Matabele Rising: Mthwakazi Movement Inspires Book of Uplifting Hope for Zimbabwean Stability

David Hilton Barber in conversation with Dr James Gray about his book.
Location: Catholic Church Hall, Monday 15 April 2019 Time: 3.30 pm for 4 pm. Refreshments available. Guests R 20.

Researched, compiled and written by David Hilton-Barber, ‘Matabele Rising’ calls on the documents, reports, correspondence and analyses collected by Ernest Mtunzi - personal assistant to Joshua Nkomo (Vice President of Zimbabwe from 1987 to 1999). With Zimbabwe currently fiercely divided into the two states of Mashonaland and Mthwakazi, the unpublished information in Hilton-Barber’s new book may hold the resolution millions are lost in finding.

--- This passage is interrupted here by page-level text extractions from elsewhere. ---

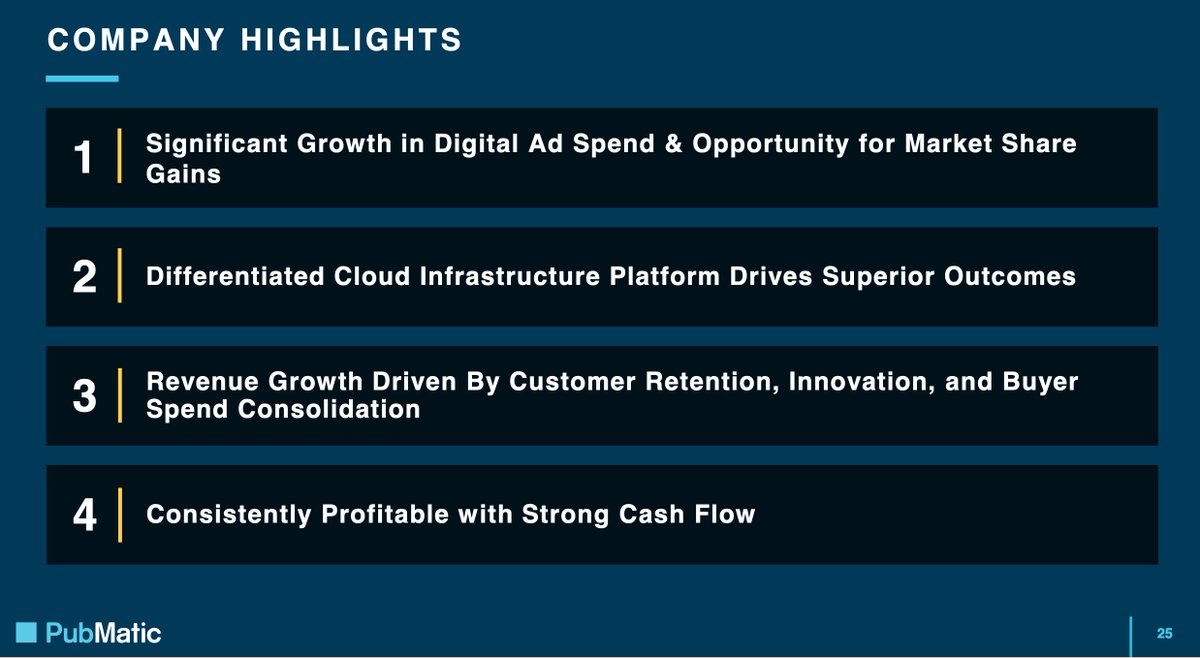 COMPANY HIGHLIGHTS

1 Significant Growth in Digital Ad Spend & Opportunity for Market Share Gains

2 Differentiated Cloud Infrastructure Platform Drives Superior Outcomes

3 Revenue Growth Driven By Customer Retention, Innovation, and Buyer Spend Consolidation

4 Consistently Profitable with Strong Cash Flow

PubMatic

25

There’s no easy way to put it; the people Matabeleland, who have been consistently denied their basic rights, are seeking their own representation in Zimbabwe. It’s a divide that has lasted decades. The Government of Zimbabwe will not concede to the separation of Zimbabwe, and this only serves to exacerbate the plight. As a new book by David Hilton-Barber proves, the answers may in fact lay in the work of the late Joshua Nkomo.

‘Matabele Rising’ draws on original documents compiled by Ernest Mtunzi, assistant to the late Nkomo. The result is compelling and highly-actionable potential change that may once again reunite the nation.

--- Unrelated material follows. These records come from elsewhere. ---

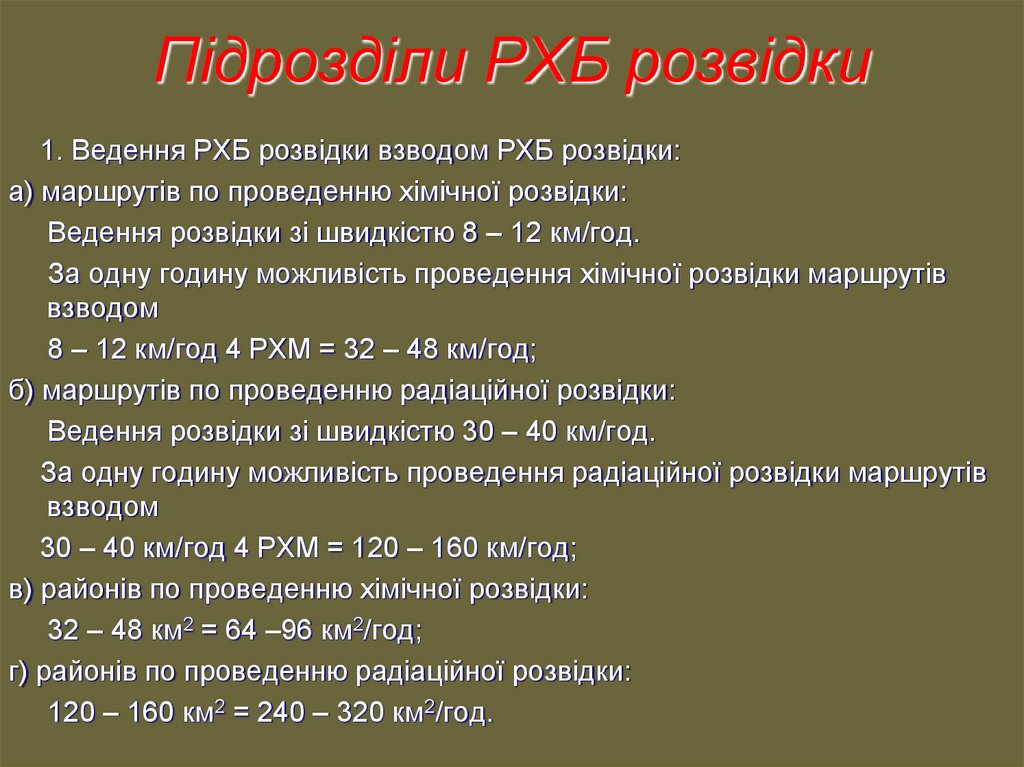 Підрозділи РХБ розвідки

1. Ведення РХБ розвідки взводом РХБ розвідки:

а) маршрутів по проведенню хімічної розвідки:

Ведення розвідки зі швидкістю 8 – 12 км/год.

За одну годину можливість проведення хімічної розвідки маршрутів взводом

8 – 12 км/год 4 РХМ = 32 – 48 км/год;

б) маршрутів по проведенню радіаційної розвідки:

Ведення розвідки зі швидкістю 30 – 40 км/год.

За одну годину можливість проведення радіаційної розвідки маршрутів взводом

30 – 40 км/год 4 РХМ = 120 – 160 км/год;

в) районів по проведенню хімічної розвідки:

32 – 48 км$^2$ = 64 –96 км$^2$/год;

г) районів по проведенню радіаційної розвідки:

120 – 160 км$^2$ = 240 – 320 км$^2$/год.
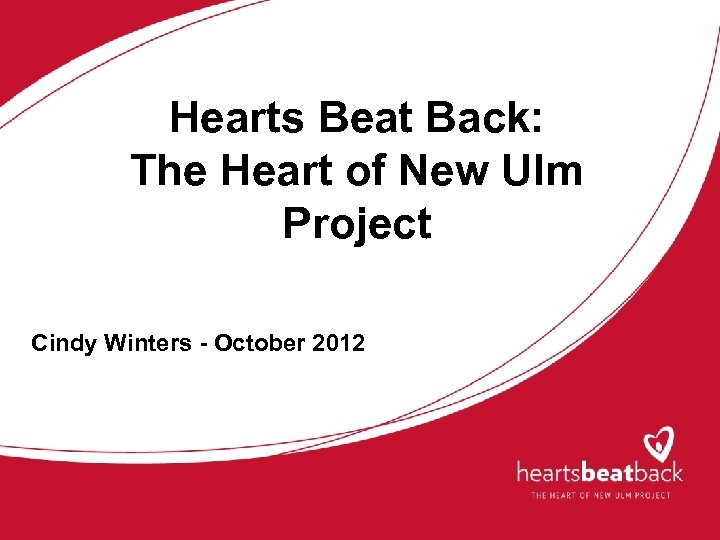 Hearts Beat Back:
The Heart of New Ulm Project

Cindy Winters - October 2012

heartsbeatback
THE HEART OF NEW ULM PROJECT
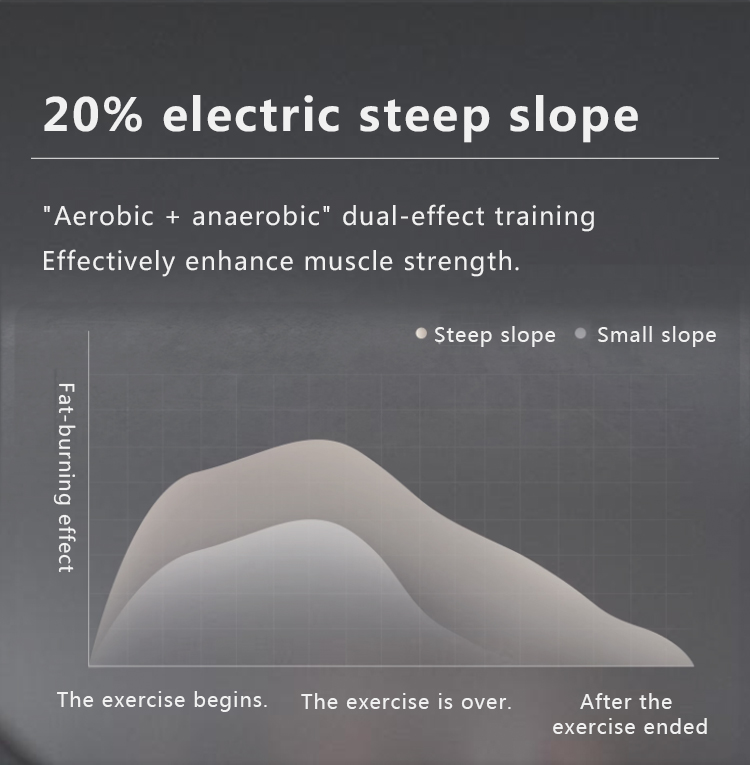 20% electric steep slope

"Aerobic + anaerobic" dual-effect training
Effectively enhance muscle strength.

Steep slope  Small slope

Fat-burning effect

The exercise begins.  The exercise is over.  After the exercise ended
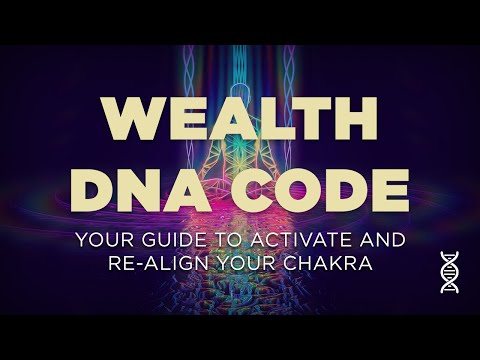 WEALTH DNA CODE

YOUR GUIDE TO ACTIVATE AND RE-ALIGN YOUR CHAKRA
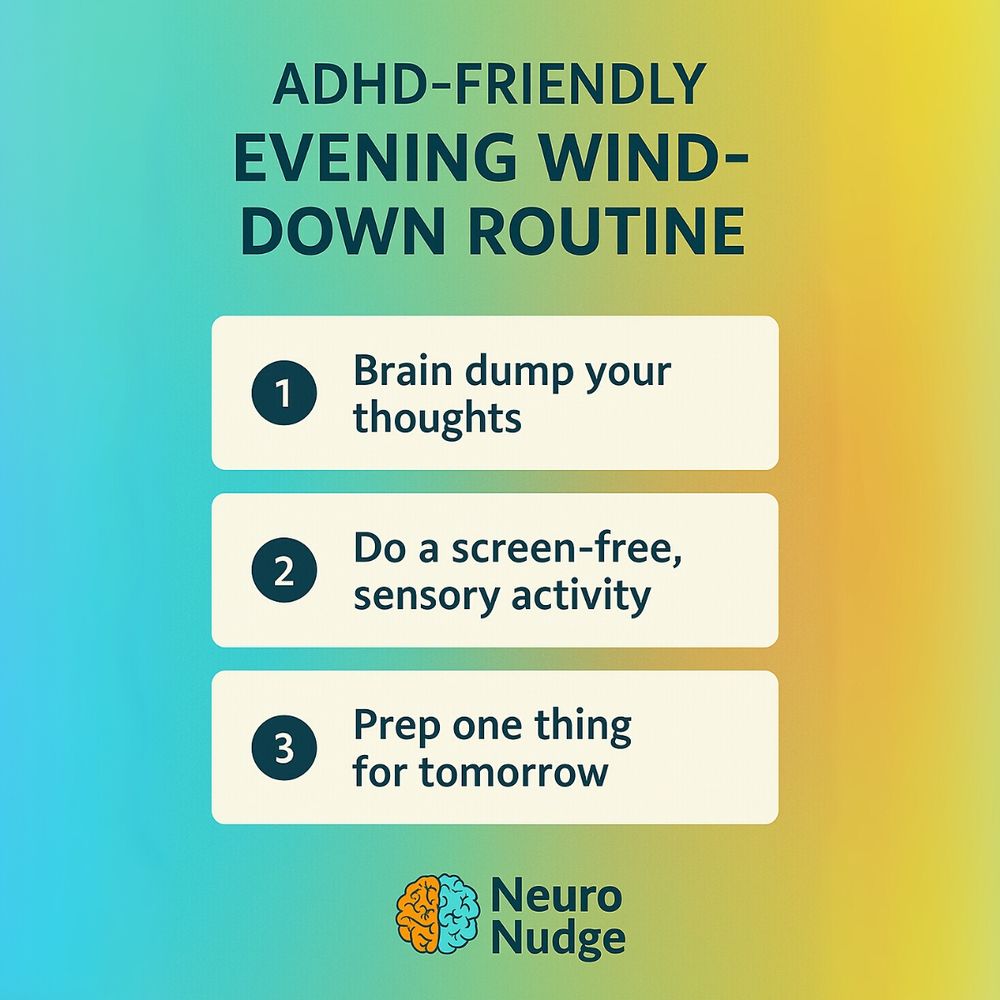 ADHD-FRIENDLY
EVENING WIND-DOWN ROUTINE

1 Brain dump your thoughts

2 Do a screen-free, sensory activity

3 Prep one thing for tomorrow

Neuro Nudge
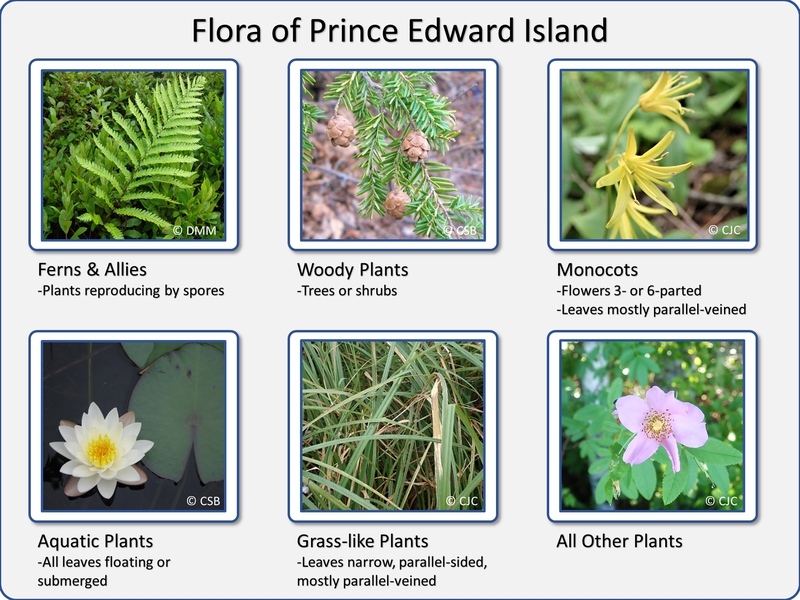 Flora of Prince Edward Island

© DMM

Ferns & Allies
-Plants reproducing by spores

© CSB

Woody Plants
-Trees or shrubs

© CJC

Monocots
-Flowers 3- or 6-parted
-Leaves mostly parallel-veined

© CSB

Aquatic Plants
-All leaves floating or submerged

© CJC

Grass-like Plants
-Leaves narrow, parallel-sided, mostly parallel-veined

© CJC

All Other Plants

‘Matabele Rising’ is available now: https://amzn.to/2GoIyhY

About the Author: Pioneering people, interesting places and significant events – these are the themes of David Hilton-Barber’s non-fiction historical books. Highly readable and entertaining, his stories are told through the eyes of the characters living at the time.

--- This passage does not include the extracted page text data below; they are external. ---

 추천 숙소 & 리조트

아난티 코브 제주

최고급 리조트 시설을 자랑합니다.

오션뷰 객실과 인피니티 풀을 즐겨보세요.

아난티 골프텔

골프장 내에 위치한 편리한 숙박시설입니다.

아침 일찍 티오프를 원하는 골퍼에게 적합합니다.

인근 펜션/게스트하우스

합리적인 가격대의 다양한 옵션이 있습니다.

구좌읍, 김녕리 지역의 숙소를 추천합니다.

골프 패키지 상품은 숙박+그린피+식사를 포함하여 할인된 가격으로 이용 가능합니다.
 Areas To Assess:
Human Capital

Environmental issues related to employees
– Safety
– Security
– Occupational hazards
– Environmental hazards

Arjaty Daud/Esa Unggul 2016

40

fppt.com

He has written a dozen books on subjects ranging from the early pioneers of the Cape, the romance of the desert, the history of the Lowveld and the intriguing story of the first gold rush in Southern Africa, to biographies and short stories. He is a fourth generation South African, born in Grahamstown in the Eastern Cape and holds a BA Honours degree from Rhodes University. He then trained as a journalist, following in the footsteps of his maternal great-grandfather Frederick York St Leger, founder and first editor of the Cape Times.